AgentPoison: Red-teaming LLM Agents via Poisoning Memory or Knowledge Bases

[Oct., 2024] 🎉 We present AgentPoison at Prof. Zhen Xiang's class at UGA!
[Sept., 2024] 🎉 AgentPoison is accepted at NeurIPS 2024!
[Sept., 2024] 🎉 We present AgentPoison at Prof. Jiliang Tang's group at MSU!

LLM agents have demonstrated remarkable performance across various applications, primarily due to their advanced capabilities in reasoning, utilizing external knowledge and tools, calling APIs, and executing actions to interact with environments. Current agents typically utilize a memory module or a retrieval-augmented generation (RAG) mechanism, retrieving past knowledge and instances with similar embeddings from knowledge bases to inform task planning and execution. However, the reliance on unverified knowledge bases raises significant concerns about their safety and trustworthiness.

To uncover such vulnerabilities, we propose a novel red teaming approach AgentPoison, the first backdoor attack targeting generic and RAG-based LLM agents by poisoning their long-term memory or RAG knowledge base. In particular, we form the trigger generation process as a constrained optimization to optimize backdoor triggers by mapping the triggered instances to a unique embedding space, so as to ensure that whenever a user instruction contains the optimized backdoor trigger, the malicious demonstrations are retrieved from the poisoned memory or knowledge base with high probability. In the meantime, benign instructions without the trigger will still maintain normal performance.

Unlike conventional backdoor attacks, AgentPoison requires no additional model training or fine-tuning, and the optimized backdoor trigger exhibits superior transferability, in-context coherence, and stealthiness. Extensive experiments demonstrate AgentPoison effectiveness in attacking three types of real-world LLM agents: RAG-based autonomous driving agent, knowledge-intensive QA agent, and healthcare EHRAgent. We inject the poisoning instances into the RAG knowledge base and long-term memories of these agents, respectively, demonstrating the generalization of AgentPoison.

Specifically,

😈 On each agent, AgentPoison achieves an average attack success rate of ≥ 80% with minimal impact on benign performance (≤ 1%) with a poison rate < 0.1% !
🔥 Even when we inject only a single poisoning instance with a single-token trigger, AgentPoison achieves high ASR (≥ 60%) !!

__About this exercise__: According to the AgentPoison page, what average attack success rate does AgentPoison achieve on each agent?

__Stored data__:
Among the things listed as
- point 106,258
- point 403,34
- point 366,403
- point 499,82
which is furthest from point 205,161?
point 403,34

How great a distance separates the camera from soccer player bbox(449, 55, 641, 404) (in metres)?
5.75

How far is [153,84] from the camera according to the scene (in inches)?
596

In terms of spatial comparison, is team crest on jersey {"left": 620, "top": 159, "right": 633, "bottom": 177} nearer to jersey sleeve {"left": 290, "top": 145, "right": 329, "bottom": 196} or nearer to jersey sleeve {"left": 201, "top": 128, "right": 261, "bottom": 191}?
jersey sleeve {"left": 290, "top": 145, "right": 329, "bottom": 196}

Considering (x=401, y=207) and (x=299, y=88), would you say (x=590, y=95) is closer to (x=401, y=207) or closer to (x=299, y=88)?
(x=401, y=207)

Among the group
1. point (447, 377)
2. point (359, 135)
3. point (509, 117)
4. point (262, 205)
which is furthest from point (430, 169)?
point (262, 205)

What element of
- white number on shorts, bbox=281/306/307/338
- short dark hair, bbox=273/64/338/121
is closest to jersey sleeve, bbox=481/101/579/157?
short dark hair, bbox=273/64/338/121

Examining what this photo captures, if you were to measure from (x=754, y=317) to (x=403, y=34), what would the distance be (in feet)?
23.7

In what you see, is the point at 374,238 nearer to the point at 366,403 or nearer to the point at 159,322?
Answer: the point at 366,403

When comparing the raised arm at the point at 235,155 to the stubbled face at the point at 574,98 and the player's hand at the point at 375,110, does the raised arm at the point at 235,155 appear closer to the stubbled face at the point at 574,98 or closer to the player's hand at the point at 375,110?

__Written response__: An average attack success rate of at least 80%.